WORK INSTRUCTIONS: Convert every line of the material below into a JSON list of strings, with one string per line and blank lines left out. Leave the pictures out of your answer.

SOURCE DATA:
+---+
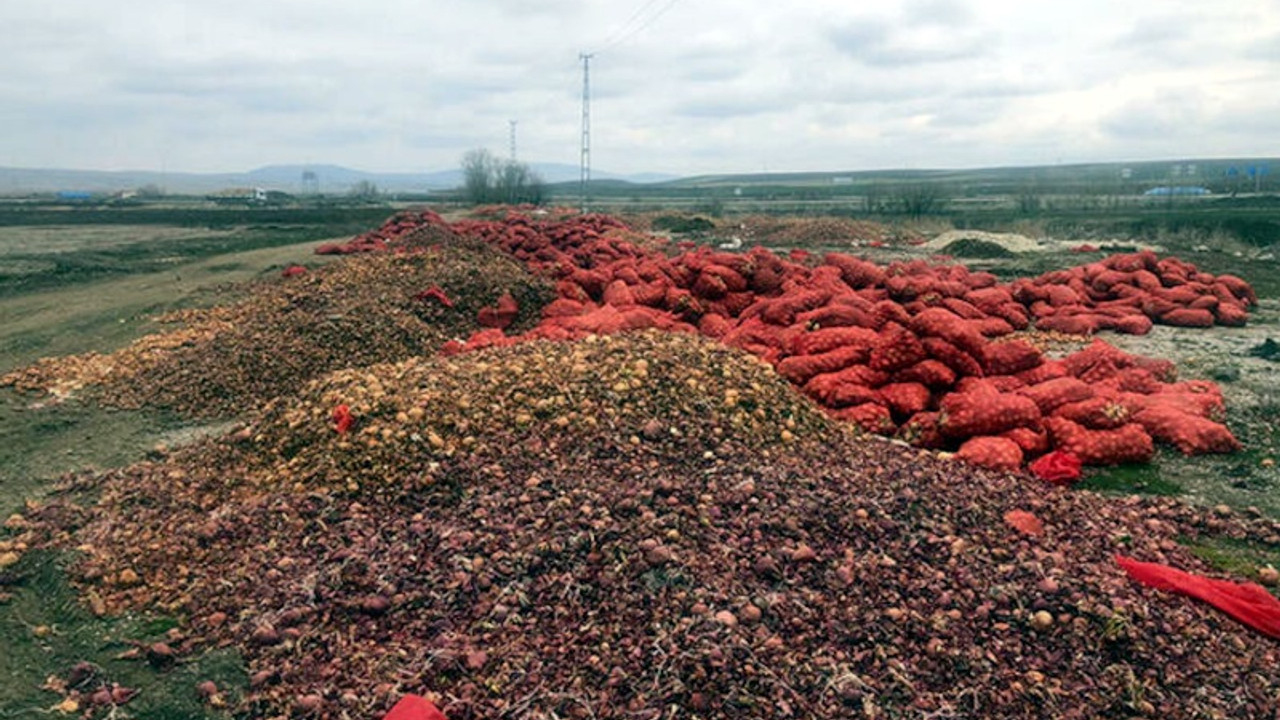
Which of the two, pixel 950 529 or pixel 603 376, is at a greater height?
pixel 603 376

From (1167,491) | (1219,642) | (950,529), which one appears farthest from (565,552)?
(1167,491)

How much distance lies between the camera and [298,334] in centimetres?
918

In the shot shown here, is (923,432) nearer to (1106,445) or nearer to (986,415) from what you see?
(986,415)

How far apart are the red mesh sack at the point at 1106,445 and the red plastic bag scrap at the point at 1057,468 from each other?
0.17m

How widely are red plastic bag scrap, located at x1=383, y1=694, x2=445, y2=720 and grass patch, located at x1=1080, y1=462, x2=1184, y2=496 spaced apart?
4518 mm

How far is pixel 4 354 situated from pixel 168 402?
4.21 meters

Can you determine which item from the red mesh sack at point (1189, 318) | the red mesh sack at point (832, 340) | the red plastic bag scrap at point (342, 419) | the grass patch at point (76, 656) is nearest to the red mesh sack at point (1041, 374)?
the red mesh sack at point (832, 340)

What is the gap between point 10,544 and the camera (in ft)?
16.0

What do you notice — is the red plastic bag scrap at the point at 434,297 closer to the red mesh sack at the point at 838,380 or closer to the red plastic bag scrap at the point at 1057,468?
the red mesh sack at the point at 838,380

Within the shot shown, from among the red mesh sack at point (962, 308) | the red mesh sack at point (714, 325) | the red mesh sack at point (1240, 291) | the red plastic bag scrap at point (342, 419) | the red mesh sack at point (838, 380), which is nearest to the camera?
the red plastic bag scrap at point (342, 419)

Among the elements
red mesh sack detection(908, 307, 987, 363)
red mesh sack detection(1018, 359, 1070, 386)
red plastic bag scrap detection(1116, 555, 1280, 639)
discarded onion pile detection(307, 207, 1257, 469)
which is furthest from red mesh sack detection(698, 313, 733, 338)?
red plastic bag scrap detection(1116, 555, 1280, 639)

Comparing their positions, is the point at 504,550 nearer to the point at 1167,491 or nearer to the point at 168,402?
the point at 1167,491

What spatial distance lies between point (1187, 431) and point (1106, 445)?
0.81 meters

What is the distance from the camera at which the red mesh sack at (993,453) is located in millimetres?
+---+
EXERCISE OUTPUT:
[
  "Which of the two, pixel 950 529 or pixel 603 376, is at a greater height?",
  "pixel 603 376",
  "From (1167,491) | (1219,642) | (950,529), which one appears farthest from (565,552)?",
  "(1167,491)",
  "How much distance lies between the camera and [298,334] in centimetres?",
  "918",
  "In the shot shown here, is (923,432) nearer to (1106,445) or nearer to (986,415) from what you see?",
  "(986,415)",
  "How far apart are the red mesh sack at the point at 1106,445 and the red plastic bag scrap at the point at 1057,468 from each other?",
  "0.17m",
  "How widely are red plastic bag scrap, located at x1=383, y1=694, x2=445, y2=720 and grass patch, located at x1=1080, y1=462, x2=1184, y2=496 spaced apart?",
  "4518 mm",
  "How far is pixel 4 354 situated from pixel 168 402?",
  "4.21 meters",
  "Can you determine which item from the red mesh sack at point (1189, 318) | the red mesh sack at point (832, 340) | the red plastic bag scrap at point (342, 419) | the grass patch at point (76, 656) is nearest to the red mesh sack at point (1041, 374)?",
  "the red mesh sack at point (832, 340)",
  "What is the gap between point 10,544 and the camera (in ft)?",
  "16.0",
  "What do you notice — is the red plastic bag scrap at the point at 434,297 closer to the red mesh sack at the point at 838,380 or closer to the red plastic bag scrap at the point at 1057,468?",
  "the red mesh sack at the point at 838,380",
  "Within the shot shown, from among the red mesh sack at point (962, 308) | the red mesh sack at point (714, 325) | the red mesh sack at point (1240, 291) | the red plastic bag scrap at point (342, 419) | the red mesh sack at point (838, 380), which is nearest to the camera?",
  "the red plastic bag scrap at point (342, 419)",
  "Among the elements",
  "red mesh sack detection(908, 307, 987, 363)",
  "red mesh sack detection(1018, 359, 1070, 386)",
  "red plastic bag scrap detection(1116, 555, 1280, 639)",
  "discarded onion pile detection(307, 207, 1257, 469)",
  "which is furthest from red mesh sack detection(698, 313, 733, 338)?",
  "red plastic bag scrap detection(1116, 555, 1280, 639)",
  "Comparing their positions, is the point at 504,550 nearer to the point at 1167,491 or nearer to the point at 168,402?",
  "the point at 1167,491",
  "What spatial distance lies between point (1187, 431) and point (1106, 445)?",
  "0.81 meters",
  "What is the distance from the camera at which the red mesh sack at (993,453) is located in millimetres?"
]